• 14 Ağustos 2021 02:08
  • 0
  • 2 DAKİKA OKUMA SÜRESİ

Şirket kurtarma

Bu yazıyı dinleyin
Fehmi Köfteoğlu 14 Ağustos 2021 Şirket kurtarma

Dünya Sağlık Örgütü’nün (WHO) 11 Mart 2020’de covid-19 virüsünün dünya çapında salgın anlamında “pandemi” olarak kabul edildiğini açıklamasının üzerinden 17 ay geçti.

Seyahat endüstrisi pandemiden en ağır darbeyi yedi.

Turist gönderen kaynak ülkeler ve turist alan destinasyonlarda şirketler zor durumda.

Daha önce kamuya karşı kişisel çıkarı öne çıkaranlar “Bırakın yapsınlar bırakın geçsinler” derken şimdi “Kurtar bizi devlet baba” diye sıraya girdi.

Turist gönderen ve alan ülkelerde şirket kurtarmaları yaşanıyor.

Kamu eliyle şirket kurtarılmasına prensip olarak karşı çıkmak gerekir.

Kamu kaynaklarının toplumsal faaliyet yerine kişilerin kurtarılmasında kullanılması yanlıştır ve ideolojik yaklaşım ötesinde, bir gerçeklik olarak buna karşı çıkılmalıdır.

Bu yaklaşım nasıl bir gerçeği ifade ediyorsa olağanüstü dönemlerin olağan yöntemlerle aşılamayacağı da bir gerçektir.

17 aydır yaşanan ve nereye varacağı, hangi sonuçlar yaratacağı henüz kestirilemeyen yüzyılın sorunu pandemi olağanüstü bir durumdur.

Dolayısıyla her alanda olduğu gibi seyahat endüstrisinde de bu olağanüstü dönemde ortaya çıkan sorunlara olağan ortamdan farklı yaklaşmak gerekir.

Seyahat endüstrisinin en büyük pazarı Almanya ve İngiltere başta olmak üzere diğer ülkelerde yaşanan sorunlar ve alınması gereken önlemler ile getirilen düzenleme ve yapılan uygulamalar da böyle olmalı.

Bu noktada liberalizmin iflas eden “Bırakın yapsınlar bırakın geçsinler” teorisi yerine kamu yönetiminin devreye girmesi, kişi, grup aile kurtarmak için değil toplum ve ülke çıkarı temelinde olmalı.

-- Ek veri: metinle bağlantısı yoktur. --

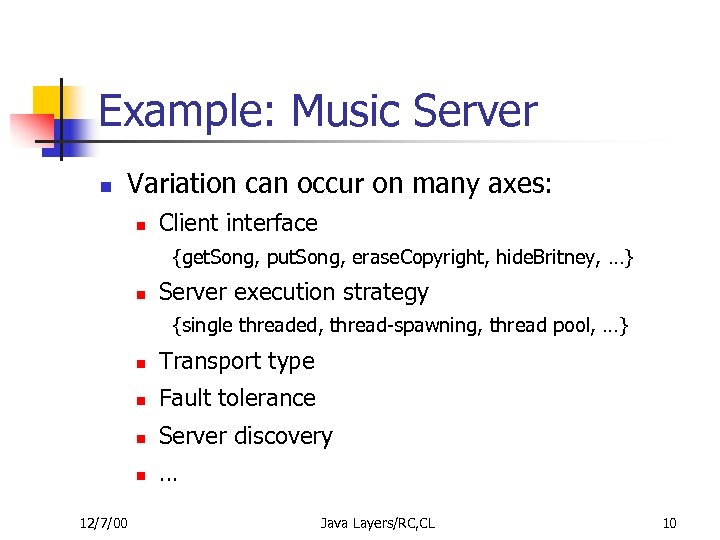 Example: Music Server

- Variation can occur on many axes:
  - Client interface
    {getSong, putSong, eraseCopyright, hideBritney, …}
  - Server execution strategy
    {single threaded, thread-spawning, thread pool, …}
  - Transport type
  - Fault tolerance
  - Server discovery
  - …

12/7/00 Java Layers/RC,CL 10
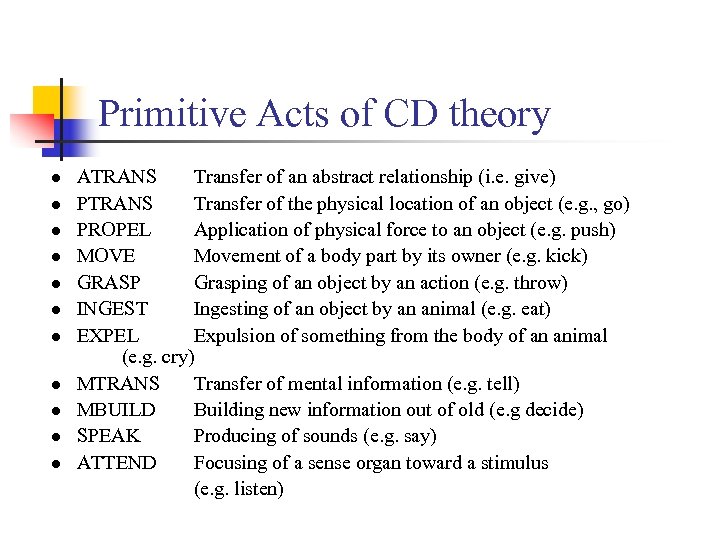 Primitive Acts of CD theory

- ATRANS Transfer of an abstract relationship (i.e. give)
- PTRANS Transfer of the physical location of an object (e.g., go)
- PROPEL Application of physical force to an object (e.g. push)
- MOVE Movement of a body part by its owner (e.g. kick)
- GRASP Grasping of an object by an action (e.g. throw)
- INGEST Ingesting of an object by an animal (e.g. eat)
- EXPEL Expulsion of something from the body of an animal (e.g. cry)
- MTRANS Transfer of mental information (e.g. tell)
- MBUILD Building new information out of old (e.g decide)
- SPEAK Producing of sounds (e.g. say)
- ATTEND Focusing of a sense organ toward a stimulus (e.g. listen)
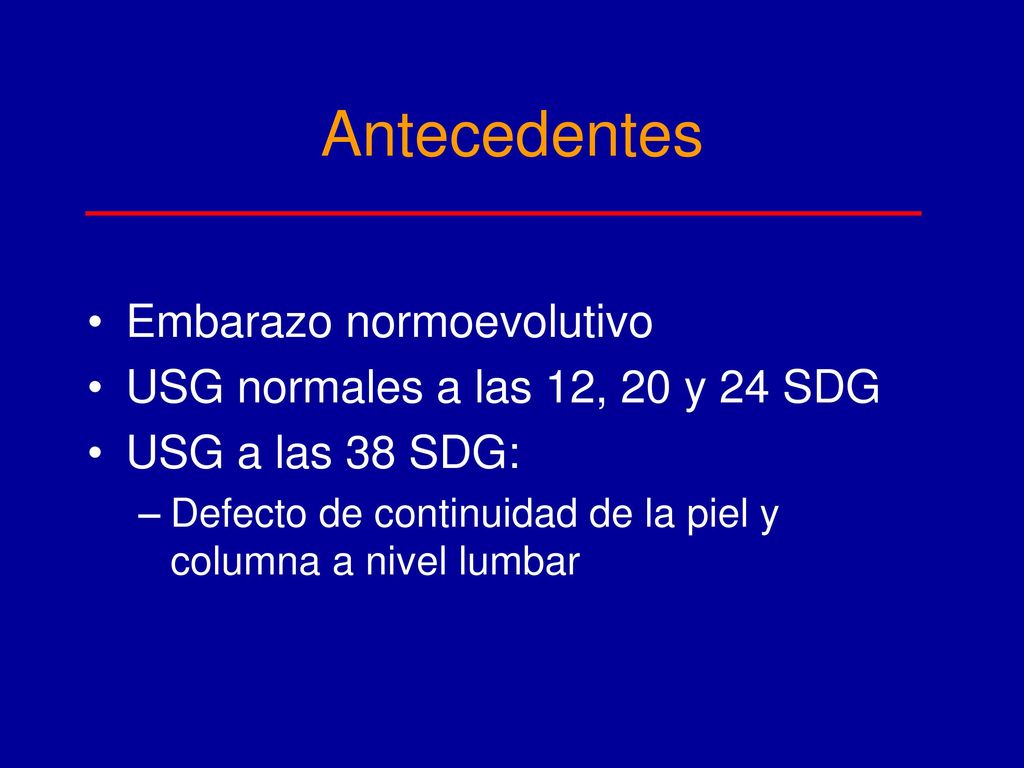 Antecedentes

• Embarazo normoevolutivo
• USG normales a las 12, 20 y 24 SDG
• USG a las 38 SDG:
– Defecto de continuidad de la piel y columna a nivel lumbar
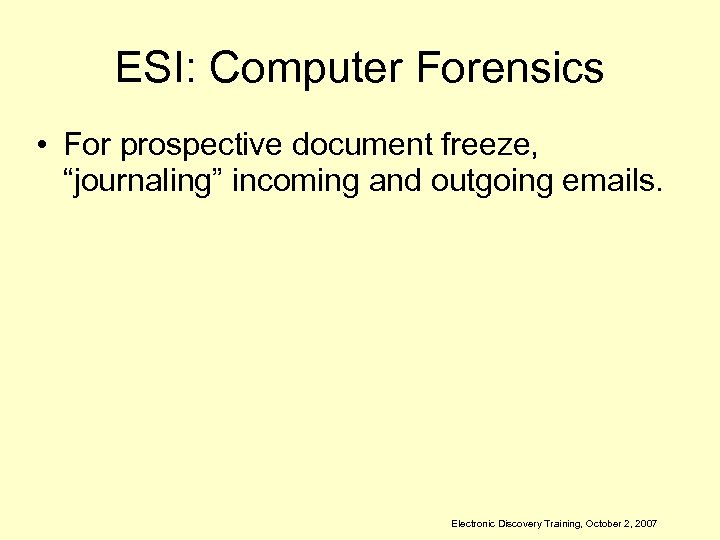 ESI: Computer Forensics

• For prospective document freeze, “journaling” incoming and outgoing emails.

Electronic Discovery Training, October 2, 2007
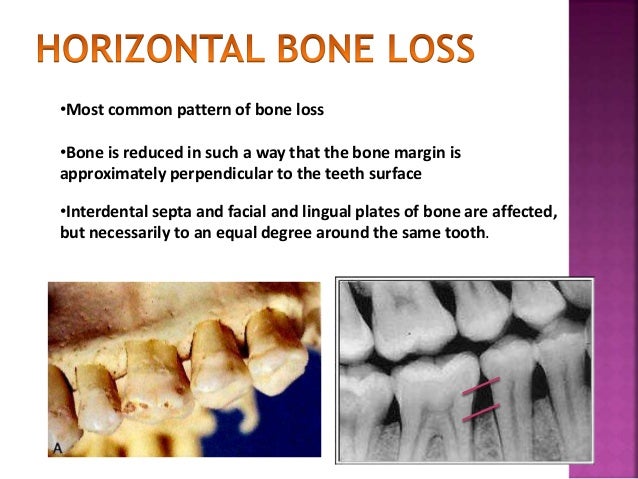 HORIZONTAL BONE LOSS

•Most common pattern of bone loss

•Bone is reduced in such a way that the bone margin is approximately perpendicular to the teeth surface

•Interdental septa and facial and lingual plates of bone are affected, but necessarily to an equal degree around the same tooth.

A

Burada esas olan şirket değil, yarattığı istidam, sağladığı sosyal dönüşüm, ülke ekonomisine katkısı tartışılmayacak kadar önemli olan sektörün çıkarıdır.

Bu kapsamda Almanya, İspanya ve Türkiye’de kamu eliyle yapılanlar doğrudur.

Yapılanlara karşı çıkmak yerine sektörün yalnız büyüklerden oluşmadığı gerçeğini anımsatıp onlarca büyük firmaya sağlanan desteğin yüzde 10’u kadarlık bir miktarın yüzlerce firmaya sağlanması istenmelidir.

Hatta büyüklere kredi olarak sağlanan desteğin küçüklere hibe olarak sağlanması kamunun sosyal sorumluluğu olduğu gibi sektörün ve ekonominin gereğidir

Zira diğer alanlarda olduğu gibi seyahat endüstrisi de yalnız büyüklerden ibaret değil.